OpenTelemetryobservabilitytelemetryingestionvendorCNCF
## Introduction
OpenTelemetry has emerged as a critical tool for achieving observability in modern distributed systems. As organizations scale and integrate multiple services, the need for standardized telemetry data collection, processing, and export becomes paramount. Delivery Hero, a global food delivery company, faced significant challenges in unifying its observability infrastructure across 13 subsidiaries, each using different vendors and tools. This article explores their journey with OpenTelemetry, highlighting its benefits, challenges, and the trade-offs involved in adopting a vendor-agnostic approach.
## Background and Migration Motivation
### The Problem
Delivery Hero’s fragmented observability landscape stemmed from several key issues:
- **Diverse Vendors**: Each subsidiary used different observability tools, leading to siloed data and integration difficulties.
- **Data Fragmentation**: Telemetry data was stored in disparate backends, complicating unified analysis.
- **Cost Pressures**: The CTO mandated a $6 million annual savings, driving the need for platform and observability tool consolidation.
### The Goal
The migration aimed to achieve three core objectives:
1. **Vendor Neutrality**: Eliminate vendor lock-in by adopting an open standard.

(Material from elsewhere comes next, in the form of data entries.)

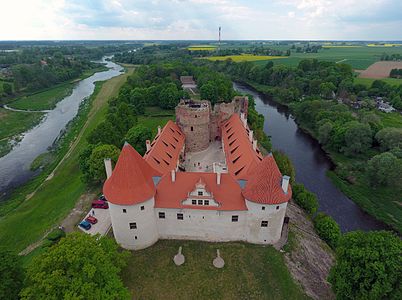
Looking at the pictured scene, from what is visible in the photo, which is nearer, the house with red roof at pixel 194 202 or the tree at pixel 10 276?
the tree at pixel 10 276

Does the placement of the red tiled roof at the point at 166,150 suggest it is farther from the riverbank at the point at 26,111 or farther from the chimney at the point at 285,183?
the riverbank at the point at 26,111

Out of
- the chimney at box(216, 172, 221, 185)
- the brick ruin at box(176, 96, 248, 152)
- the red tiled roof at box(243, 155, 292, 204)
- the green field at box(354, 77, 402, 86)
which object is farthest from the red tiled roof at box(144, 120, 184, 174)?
the green field at box(354, 77, 402, 86)

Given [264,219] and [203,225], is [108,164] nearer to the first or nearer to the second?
[203,225]

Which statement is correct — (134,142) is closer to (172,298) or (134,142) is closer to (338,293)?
(172,298)

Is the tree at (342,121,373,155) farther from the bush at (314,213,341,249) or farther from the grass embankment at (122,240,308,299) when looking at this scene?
the grass embankment at (122,240,308,299)

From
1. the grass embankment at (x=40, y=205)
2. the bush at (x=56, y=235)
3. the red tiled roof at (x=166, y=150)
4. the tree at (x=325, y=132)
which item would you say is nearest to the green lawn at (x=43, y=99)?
the grass embankment at (x=40, y=205)

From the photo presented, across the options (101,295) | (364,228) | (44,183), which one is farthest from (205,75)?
(101,295)
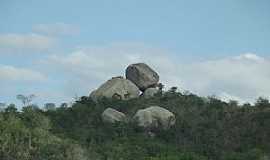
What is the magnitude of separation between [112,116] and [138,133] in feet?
8.80

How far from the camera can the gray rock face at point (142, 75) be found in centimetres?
5509

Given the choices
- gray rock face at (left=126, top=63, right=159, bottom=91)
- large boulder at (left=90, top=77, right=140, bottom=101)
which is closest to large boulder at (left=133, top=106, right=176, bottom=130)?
large boulder at (left=90, top=77, right=140, bottom=101)

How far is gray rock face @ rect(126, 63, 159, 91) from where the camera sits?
55.1 m

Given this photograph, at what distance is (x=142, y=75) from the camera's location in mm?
55156

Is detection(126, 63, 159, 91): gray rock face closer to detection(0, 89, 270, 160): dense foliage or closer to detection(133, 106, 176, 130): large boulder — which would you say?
detection(0, 89, 270, 160): dense foliage

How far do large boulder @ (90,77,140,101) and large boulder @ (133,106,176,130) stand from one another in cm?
503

2. **Standardized Semantics**: Implement consistent semantic conventions for telemetry data.
3. **Centralized Tracing**: Use tracing as the core to unify all telemetry data (traces, metrics, logs).
## Migration Strategy and Architecture Design
### Ideal Architecture
The envisioned architecture centered around:
- A **centralized OpenTelemetry Collector Agent** to manage data ingestion.
- **OpenTelemetry SDKs** across all applications, routing data through the collector to a single vendor.
### Actual Implementation
While the ideal architecture was the target, the implementation involved multiple layers:
- **Central Datadog Collector**: Converted Datadog-formatted data to a new vendor.
- **Central OTP Collector**: Handled OTP-formatted data.
- **Federated Collectors**: Supported multiple formats (OTLP, Prometheus, JSON) and integrated into the new vendor.
- **Subsidiary-Specific Collectors**: Units like Glovo and Logistics maintained independent collectors.
### Migration Steps
The process was phased:
1. **Infrastructure Migration**: First, establish centralized data pipelines.
2. **Reinstrumentation**: Later, re-instrument applications to align with OpenTelemetry standards.
## Challenges and Issues
### Custom Components and Upstream Contributions
- **Forked Components**: Custom receivers like the forked DataDog Collector were necessary to support all telemetry types (traces, metrics, logs). However, these forks created compatibility issues with upstream versions, making rollbacks impossible.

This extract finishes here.